Saturday, 12 June 2010

Squeezing the Lime Dry?

On 14 May we reported that US District Judge Kimba Wood had decided that the Lime Group, the company behind Limewire, was liable for the copyright infringements committed by Limewire users. Two weeks later the Lime Group asked the court to reconsider this judgment. This request was followed by one from the RIAA, asking the court to shut down Limewire by granting a permanent injunction with the RIAA arguing that Limewire’s operation has to be stopped immediately, to avoid it doing any more harm to the music industry saying “It is patently obvious that the rampant illegal conduct that Lime Wire intentionally induced, and for which it has been adjudged liable, will continue uninterrupted day after day unless and until the Court issues an injunction to rein in this massive infringing operation” with the RIAA’s lawyers saying “Every day that Lime Wire’s conduct continues unabated guarantees harm to Plaintiffs that money damages cannot and will not compensate” adding for good measure “The scope of the infringements that Lime Wire induced...boggles the mind."

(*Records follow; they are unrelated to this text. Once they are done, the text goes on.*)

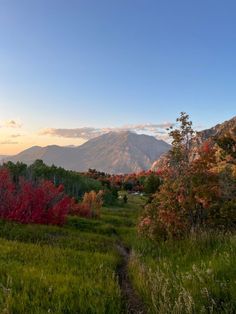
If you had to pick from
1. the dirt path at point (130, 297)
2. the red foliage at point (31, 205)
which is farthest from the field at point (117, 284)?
the red foliage at point (31, 205)

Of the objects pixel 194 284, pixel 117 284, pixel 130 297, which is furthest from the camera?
pixel 117 284

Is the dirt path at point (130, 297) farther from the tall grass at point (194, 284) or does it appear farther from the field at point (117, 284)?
the tall grass at point (194, 284)

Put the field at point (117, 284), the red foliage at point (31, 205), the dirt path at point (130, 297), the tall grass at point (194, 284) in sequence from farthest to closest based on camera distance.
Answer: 1. the red foliage at point (31, 205)
2. the dirt path at point (130, 297)
3. the field at point (117, 284)
4. the tall grass at point (194, 284)

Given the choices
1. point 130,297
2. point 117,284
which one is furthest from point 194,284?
point 117,284

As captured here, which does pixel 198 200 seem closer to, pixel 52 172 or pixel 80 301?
pixel 80 301

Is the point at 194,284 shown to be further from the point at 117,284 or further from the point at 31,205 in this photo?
the point at 31,205

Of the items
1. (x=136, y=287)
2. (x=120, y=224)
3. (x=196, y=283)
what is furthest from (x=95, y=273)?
(x=120, y=224)

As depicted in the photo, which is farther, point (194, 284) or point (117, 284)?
point (117, 284)

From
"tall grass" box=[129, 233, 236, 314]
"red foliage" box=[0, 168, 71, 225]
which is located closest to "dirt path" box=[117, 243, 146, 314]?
"tall grass" box=[129, 233, 236, 314]

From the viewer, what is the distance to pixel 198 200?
18891 mm

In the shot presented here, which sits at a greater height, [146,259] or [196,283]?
[196,283]

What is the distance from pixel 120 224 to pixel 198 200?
33790 mm

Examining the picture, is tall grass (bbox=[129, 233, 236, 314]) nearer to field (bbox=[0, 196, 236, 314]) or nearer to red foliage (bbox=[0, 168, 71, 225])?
field (bbox=[0, 196, 236, 314])

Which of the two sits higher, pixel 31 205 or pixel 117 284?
pixel 117 284
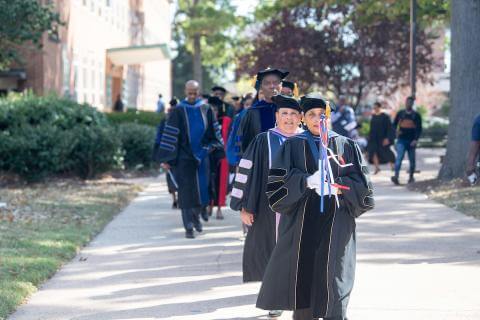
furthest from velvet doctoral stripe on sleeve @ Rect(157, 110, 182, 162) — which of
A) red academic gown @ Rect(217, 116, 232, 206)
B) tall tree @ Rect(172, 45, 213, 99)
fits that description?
tall tree @ Rect(172, 45, 213, 99)

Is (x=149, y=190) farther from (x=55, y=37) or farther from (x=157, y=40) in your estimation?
(x=157, y=40)

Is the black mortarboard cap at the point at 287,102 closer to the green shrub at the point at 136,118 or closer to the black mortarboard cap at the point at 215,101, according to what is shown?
the black mortarboard cap at the point at 215,101

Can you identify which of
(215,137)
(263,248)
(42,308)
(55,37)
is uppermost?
(55,37)

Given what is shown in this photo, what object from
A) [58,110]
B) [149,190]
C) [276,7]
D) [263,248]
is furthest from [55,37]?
[263,248]

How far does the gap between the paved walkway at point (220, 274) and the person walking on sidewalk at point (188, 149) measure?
0.44 metres

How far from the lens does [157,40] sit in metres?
56.3

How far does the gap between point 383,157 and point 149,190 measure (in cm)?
647

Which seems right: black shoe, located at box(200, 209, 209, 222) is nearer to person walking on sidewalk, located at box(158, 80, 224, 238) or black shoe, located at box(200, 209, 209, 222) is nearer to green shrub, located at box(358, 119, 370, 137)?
person walking on sidewalk, located at box(158, 80, 224, 238)

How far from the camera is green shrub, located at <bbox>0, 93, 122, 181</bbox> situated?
1814cm

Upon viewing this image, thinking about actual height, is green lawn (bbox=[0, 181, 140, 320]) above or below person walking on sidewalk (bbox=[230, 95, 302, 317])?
below

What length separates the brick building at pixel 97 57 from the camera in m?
26.2

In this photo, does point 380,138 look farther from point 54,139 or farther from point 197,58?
point 197,58

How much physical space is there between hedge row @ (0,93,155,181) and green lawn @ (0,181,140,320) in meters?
0.51

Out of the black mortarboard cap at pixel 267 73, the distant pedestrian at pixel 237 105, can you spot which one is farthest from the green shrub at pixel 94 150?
the black mortarboard cap at pixel 267 73
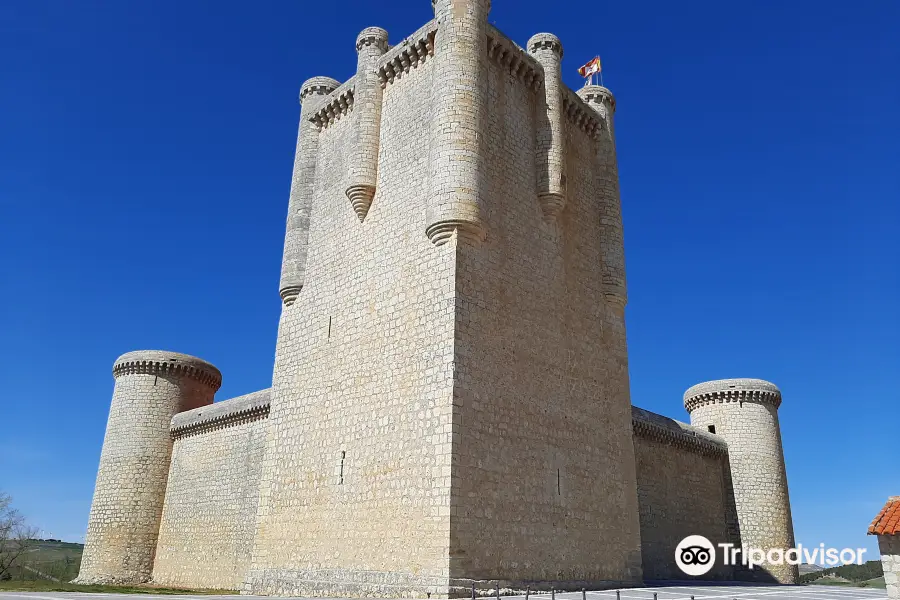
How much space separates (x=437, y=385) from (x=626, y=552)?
555 cm

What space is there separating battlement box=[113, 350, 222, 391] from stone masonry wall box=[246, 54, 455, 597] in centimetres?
954

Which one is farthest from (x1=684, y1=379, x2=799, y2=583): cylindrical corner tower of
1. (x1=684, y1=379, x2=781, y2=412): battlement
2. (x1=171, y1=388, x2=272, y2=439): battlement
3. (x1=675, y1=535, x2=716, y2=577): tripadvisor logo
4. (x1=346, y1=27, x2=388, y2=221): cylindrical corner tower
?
(x1=346, y1=27, x2=388, y2=221): cylindrical corner tower

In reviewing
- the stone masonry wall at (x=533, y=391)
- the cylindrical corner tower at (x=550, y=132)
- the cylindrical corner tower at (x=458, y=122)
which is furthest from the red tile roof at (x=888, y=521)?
the cylindrical corner tower at (x=550, y=132)

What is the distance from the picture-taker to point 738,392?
2306 cm

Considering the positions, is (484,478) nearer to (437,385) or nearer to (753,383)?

Bloggers in the USA have pondered the quantum of damages facing Lime Group and Limewire founder Mark Gorton, with one estimating damages at $1.5 trillion (see link below) The RIAA itself said “In every case in which a perpetrator of massive online infringement has been held liable on summary judgment, the courts have promptly issued an injunction to try to stop the continued harm to the plaintiffs. It does not require sophisticated mathematics to calculate that the likely damage award in this case will run into the hundreds of millions, if not the billions of dollars”. The RIAA has also argued that following the Supreme Court’s decision in MGM v Grokster, Gorton moved his own assets into ‘family partnerships’ to shield them from any judgment. Despite the fact that many bloggers and some academic papers argue that careful scrutiny of relationship between illegal downloads and lost sales to the music industry shows no direct correlation, The RIAA are relying on US statutory damages which can indeed lead to massive awards when thousands and thousands of illegal acts of infringement are involved.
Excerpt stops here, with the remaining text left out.